Hill numbers provide a way to summarize and compare the diversity of different communities based on the abundance or occurrence of different species within those communities. These numbers take into account both the number of species present and their relative abundances. The higher the Hill number, the greater the diversity or richness of the community.

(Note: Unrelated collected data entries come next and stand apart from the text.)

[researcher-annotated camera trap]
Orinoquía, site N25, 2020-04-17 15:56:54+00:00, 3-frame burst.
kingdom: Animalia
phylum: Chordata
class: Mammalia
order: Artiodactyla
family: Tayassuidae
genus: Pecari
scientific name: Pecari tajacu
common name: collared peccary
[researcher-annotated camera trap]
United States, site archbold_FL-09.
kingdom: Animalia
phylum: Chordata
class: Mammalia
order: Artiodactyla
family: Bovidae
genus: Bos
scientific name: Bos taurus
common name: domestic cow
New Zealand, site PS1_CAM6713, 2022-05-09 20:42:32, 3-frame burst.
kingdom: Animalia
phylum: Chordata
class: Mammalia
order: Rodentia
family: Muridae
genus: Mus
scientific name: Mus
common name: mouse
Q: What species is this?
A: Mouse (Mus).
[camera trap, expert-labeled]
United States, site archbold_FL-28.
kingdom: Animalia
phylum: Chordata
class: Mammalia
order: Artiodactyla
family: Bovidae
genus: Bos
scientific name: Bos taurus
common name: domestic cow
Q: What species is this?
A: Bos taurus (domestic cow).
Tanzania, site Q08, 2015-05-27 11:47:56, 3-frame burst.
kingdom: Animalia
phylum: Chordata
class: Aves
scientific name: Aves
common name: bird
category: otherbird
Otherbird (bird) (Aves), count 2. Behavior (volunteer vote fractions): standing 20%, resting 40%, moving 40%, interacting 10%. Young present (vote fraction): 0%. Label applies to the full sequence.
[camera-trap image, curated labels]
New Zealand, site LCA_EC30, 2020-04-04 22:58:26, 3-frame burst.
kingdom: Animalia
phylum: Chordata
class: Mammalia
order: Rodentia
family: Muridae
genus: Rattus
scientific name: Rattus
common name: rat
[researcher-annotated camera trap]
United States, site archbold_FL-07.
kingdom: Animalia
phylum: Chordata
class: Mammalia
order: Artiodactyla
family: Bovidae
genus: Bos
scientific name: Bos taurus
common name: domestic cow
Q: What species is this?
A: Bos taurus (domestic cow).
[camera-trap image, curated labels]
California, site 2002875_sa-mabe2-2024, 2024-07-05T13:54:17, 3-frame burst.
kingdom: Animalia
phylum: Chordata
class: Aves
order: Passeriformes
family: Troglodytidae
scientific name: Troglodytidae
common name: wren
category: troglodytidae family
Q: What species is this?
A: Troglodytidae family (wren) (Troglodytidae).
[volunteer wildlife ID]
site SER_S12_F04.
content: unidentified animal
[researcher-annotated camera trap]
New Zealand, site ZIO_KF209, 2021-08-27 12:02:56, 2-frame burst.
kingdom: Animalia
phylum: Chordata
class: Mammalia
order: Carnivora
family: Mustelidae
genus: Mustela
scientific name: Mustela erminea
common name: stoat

Hill numbers are often represented by the symbol “D”, followed by a subscript that indicates the order of diversity. The order of diversity determines the weight given to rare versus common species. Commonly used Hill numbers include:

  1. Species richness (D₀): This is the simplest Hill number and represents the total number of species in a community, without considering their abundances. It provides a basic measure of biodiversity based on species count.
  2. Shannon diversity index (D₁): This index incorporates both species richness and evenness. It takes into account both the number of species and their relative abundances, providing a more comprehensive measure of diversity.
  3. Simpson diversity index (D₂): This index focuses on the dominance or concentration of species within a community. It considers both species richness and the probability that two individuals randomly selected from the community belong to the same species.

Rényi entropy

Rényi entropy is a concept in information theory and statistical physics introduced by Alfréd Rényi, a Hungarian mathematician. It is a generalization of the Shannon entropy, which measures the uncertainty or information content of a random variable or probability distribution. The Rényi entropy of a discrete probability distribution is defined by the parameter α, which determines the order of the entropy. The formula for calculating Rényi entropy is:

\[Hα(P) = \frac{1}{1 - α} \dot log_{2}(\sum{i=1}^{N} pi^α)\]

where P = {p₁, p₂, …, pN} is the probability distribution of N discrete events or states, and pi represents the probability of the ith event.

The value of α determines the properties of Rényi entropy. When α = 1, Rényi entropy reduces to Shannon entropy, providing a measure of average uncertainty or information content. As α approaches 0, Rényi entropy converges to the minimum value, representing the most certain or least diverse distribution. Conversely, as α approaches infinity, Rényi entropy approaches the maximum value, indicating a uniform or maximally diverse distribution.

Rényi entropy has applications in various fields, including information theory, statistical physics, and data analysis. It offers a way to quantify the diversity or randomness of a system beyond the traditional Shannon entropy, allowing for a more nuanced understanding of information content and structure.

For further information on how to choose the best diversity metric also check

  1. Measuring the diversity of the human microbiota with targeted next-generation sequencing Bonilla-Rosso et al. 2012
  2. Understanding microbial community diversity metrics derived from metagenomes: performance evaluation using simulated data sets Finotello et al. 2018

Conclusion

In this tutorial, we look how to calculate α and β diversity from microbiome data. We apply Krakentools to calculate the α and β diversity of two microbiome sample datasets.